TASK DESCRIPTION
Convert the material below into a Markdown table with the columns "Row" and "Text," numbering each nonblank line and omitting the pictures. Skip any line that has no text.

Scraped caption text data
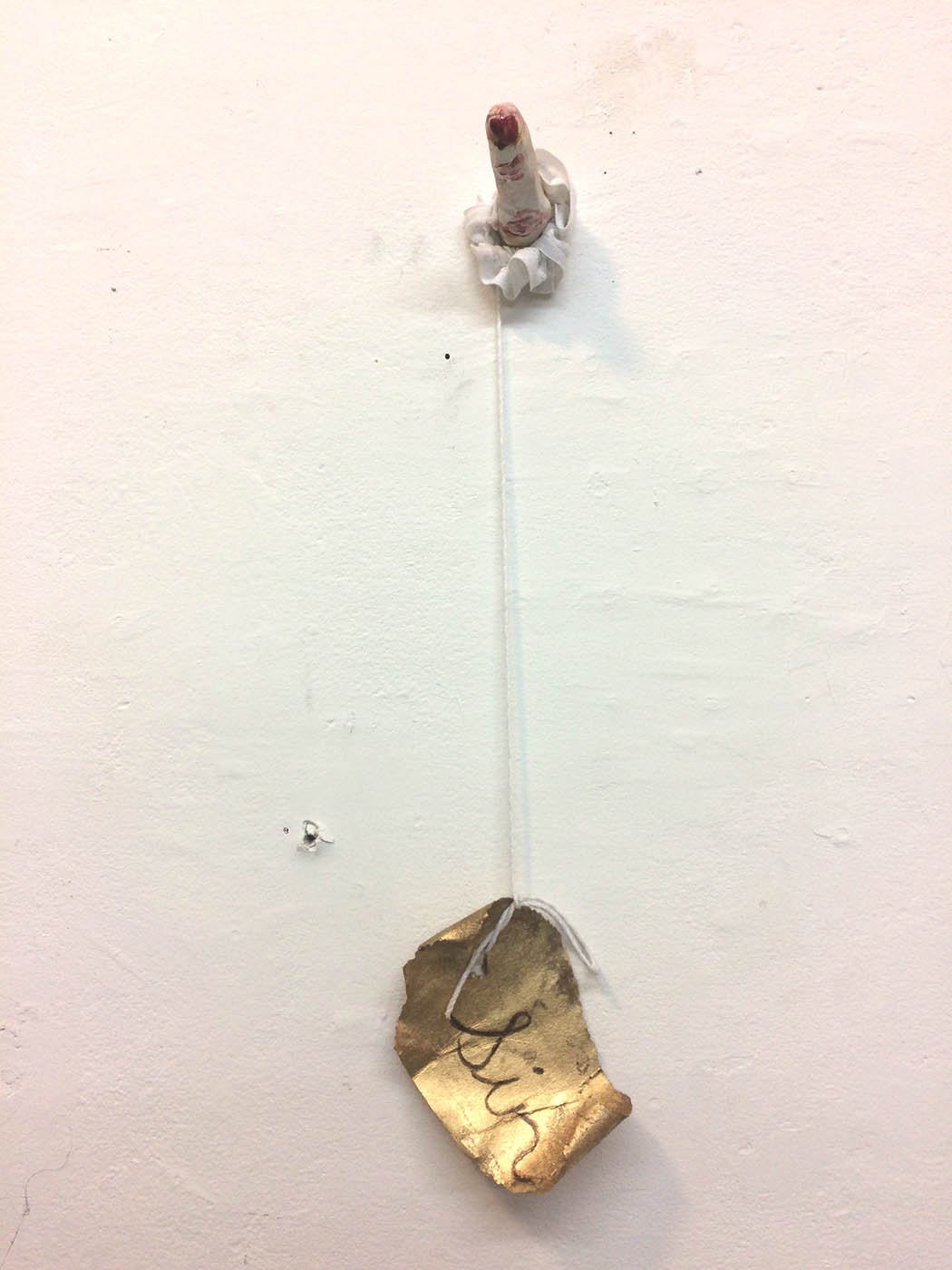 Installation view, sculpture of finger mounted on wall with tangling note with the word Sin written on it.
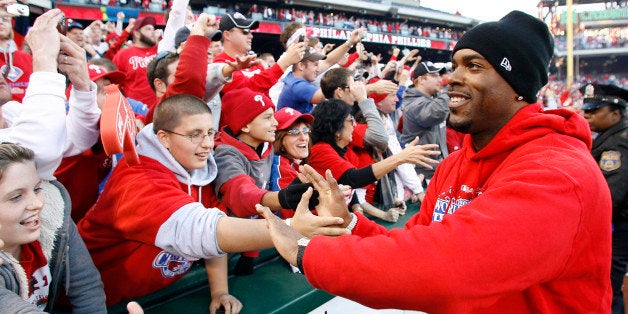 Philadelphia Phillies' Jimmy Rollins hi-fives fans lining the field at Citizen's Bank park at the end of the celebration of t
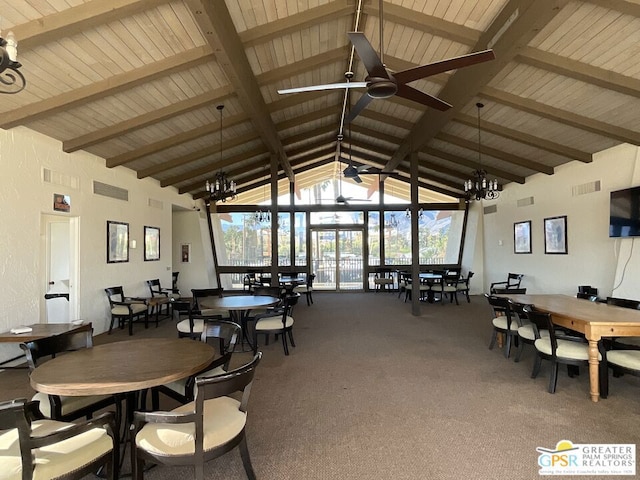 dining room with carpet flooring, beamed ceiling, and ceiling fan with notable chandelier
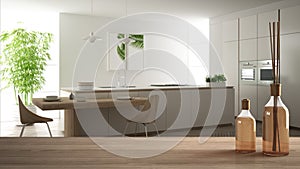 Wooden table top or shelf with aromatic sticks bottles over blurred modern white kitchen with parquet floor and island with stools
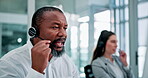 Man, headset and call centre by computer for consulting, telemarketer and insurance hotline. Black person, communication and helpdesk for technical support, representative and operator for assistance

WRITTEN ANSWER
| Row | Text |
|---|---|
| 1 |  Installation view, sculpture of finger mounted on wall with tangling note with the word Sin written on it. |
| 2 |  Philadelphia Phillies' Jimmy Rollins hi-fives fans lining the field at Citizen's Bank park at the end of the celebration of t |
| 3 |  dining room with carpet flooring, beamed ceiling, and ceiling fan with notable chandelier |
| 4 |  Wooden table top or shelf with aromatic sticks bottles over blurred modern white kitchen with parquet floor and island with stools |
| 5 |  Man, headset and call centre by computer for consulting, telemarketer and insurance hotline. Black person, communication and helpdesk for technical support, representative and operator for assistance |